Les sénatrices et sénateurs du groupe Socialiste, Écologiste et Républicain (SER) se félicitent de l’adoption ce jour d’une proposition de loi socialiste visant à reconnaitre la responsabilité de l’État et à indemniser les victimes du chlordécone.
Examinée dans le cadre de la niche parlementaire du groupe SER du 12 juin, cette proposition de loi, déposée par le député socialiste Elie Califer, a été adoptée à l’unanimité moins une voix au Sénat.
Elle vise à reconnaitre la responsabilité de l’Etat dans les préjudices subis par les territoires de Guadeloupe, de Martinique et de leurs populations, afin de procéder à leurs réparations en termes de dépollution, de lutte contre l’exposition au risque, d’indemnisation des victimes ou de prévention.
Ce travail s’inscrit dans la continuité d’un long combat mené depuis des années par les populations impactées pour obtenir une juste réparation du préjudice subi, mais également par les parlementaires socialistes qui, dès 2017 et 2018, déposaient des propositions de loi visant à créer des fonds d’indemnisation par la voix de Victorin Lurel et Hélène Vainqueur-Christophe.
La Rapporteure, Nicole BONNEFOY, a ainsi réussi à obtenir un difficile compromis avec la droite sénatoriale qui rejetait en bloc, il y a encore quelques semaines, la proposition de loi du Sénateur Dominique Théophile. Lors des débats, elle a rappelé que l’objectif était de se concentrer sur l’essentiel : « la reconnaissance, l’indemnisation, la recherche et la
science »
Elle a également obtenu des avancées fortes avec :
▶ Le maintien de la reconnaissance de la responsabilité de l’Etat des préjudices sanitaires, écologiques et
économiques,
▶ le maintien du principe de l’indemnisation de toutes les victimes, et non seulement des victimes
professionnelles,
▶ le renforcement de l’objectif d’intensifier la Recherche, notamment concernant les pathologies développées
par les femmes en raison d’une exposition au chlordécone.

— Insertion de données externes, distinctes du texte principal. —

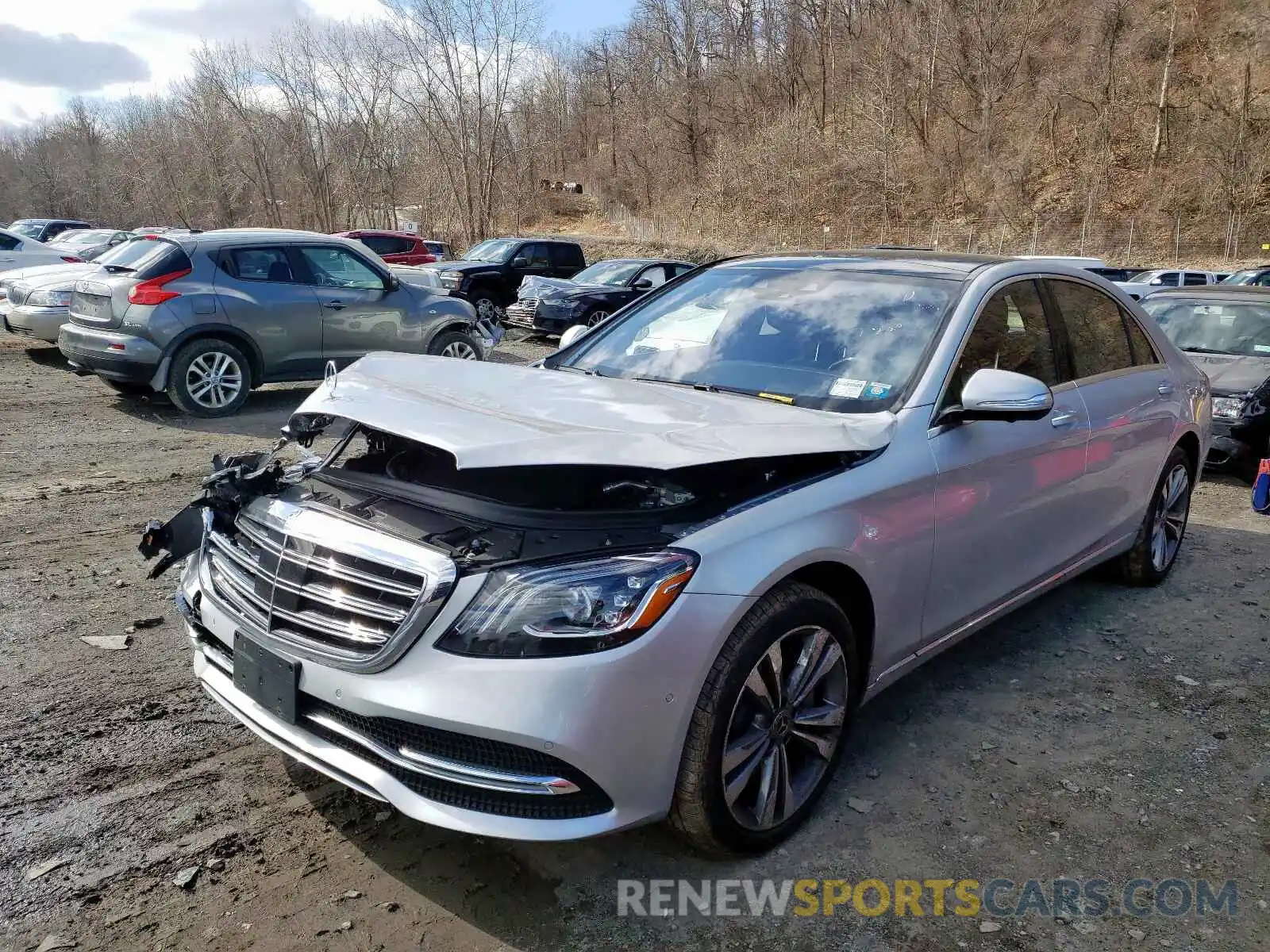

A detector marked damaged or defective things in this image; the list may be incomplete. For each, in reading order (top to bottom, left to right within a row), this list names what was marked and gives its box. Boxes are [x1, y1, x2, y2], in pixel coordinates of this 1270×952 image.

crumpled hood [293, 350, 899, 470]
crumpled hood [1188, 352, 1270, 393]
broken headlight assembly [434, 548, 695, 660]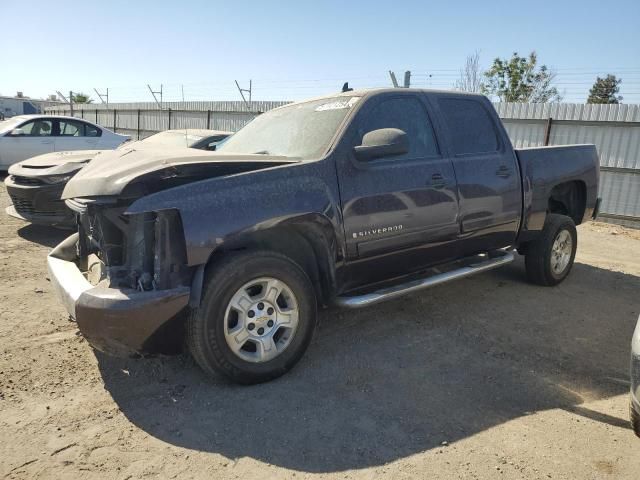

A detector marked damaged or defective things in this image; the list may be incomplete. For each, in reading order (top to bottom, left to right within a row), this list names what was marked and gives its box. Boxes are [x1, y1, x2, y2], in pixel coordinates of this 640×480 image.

damaged front bumper [48, 232, 191, 356]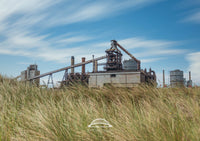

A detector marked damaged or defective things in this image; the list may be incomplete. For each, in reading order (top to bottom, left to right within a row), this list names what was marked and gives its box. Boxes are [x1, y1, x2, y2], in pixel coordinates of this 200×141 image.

rusty industrial structure [19, 39, 156, 87]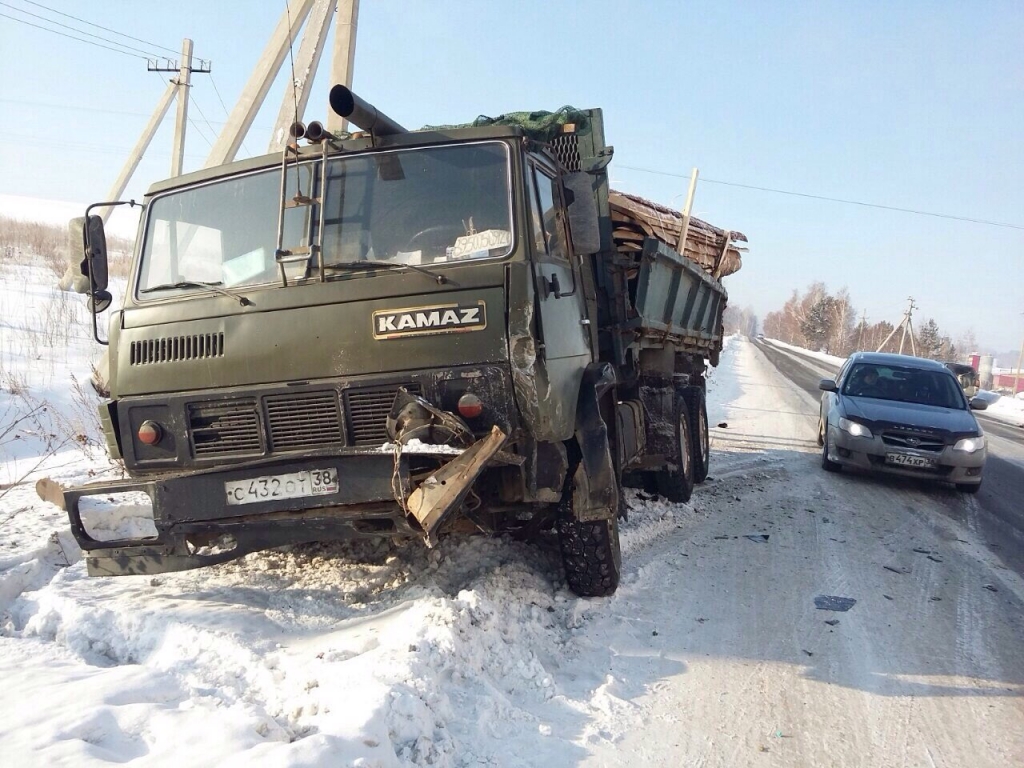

Le Groupe SER regrette fortement que le Gouvernement ait supprimé par voie d’amendement, dans le cadre d’une seconde délibération :
▶ la reconnaissance du préjudice moral d’anxiété – intégrée en Commission par la Rapporteure – et attendue de longue date particulièrement au regard de la récente décision de la cour administrative d’appel de Paris en mars 2025
Les sénateurs SER tiennent à rappeler qu’ils militent également depuis des années en faveur d’une extension à toutes les victimes du Fonds d’indemnisation des victimes de pesticides, dont ils sont en grande partie à l’origine de la création depuis leurs travaux de 2012. Un amendement de Victorin Lurel a d’ailleurs été adopté dans ce sens en demandant au Gouvernement de remettre dans l’année un rapport précisant les conditions de cette extension à toutes les victimes de maladie
Cette proposition de loi n’est pas une fin en soi et le travail reste long pour que les populations impactées soient justement reconnues et indemnisées à la hauteur des préjudices subis. Toutefois, sur ce dossier difficile où personne ne veut réellement prendre ses responsabilités, chaque victoire est à prendre et doit être considérée comme une nouvelle marche de franchie. Nous comptons désormais sur le gouvernement pour inscrire au plus vite ce texte à l’Assemblée nationale et obtenir enfin dans la loi une reconnaissance des victimes du Chlordéconne.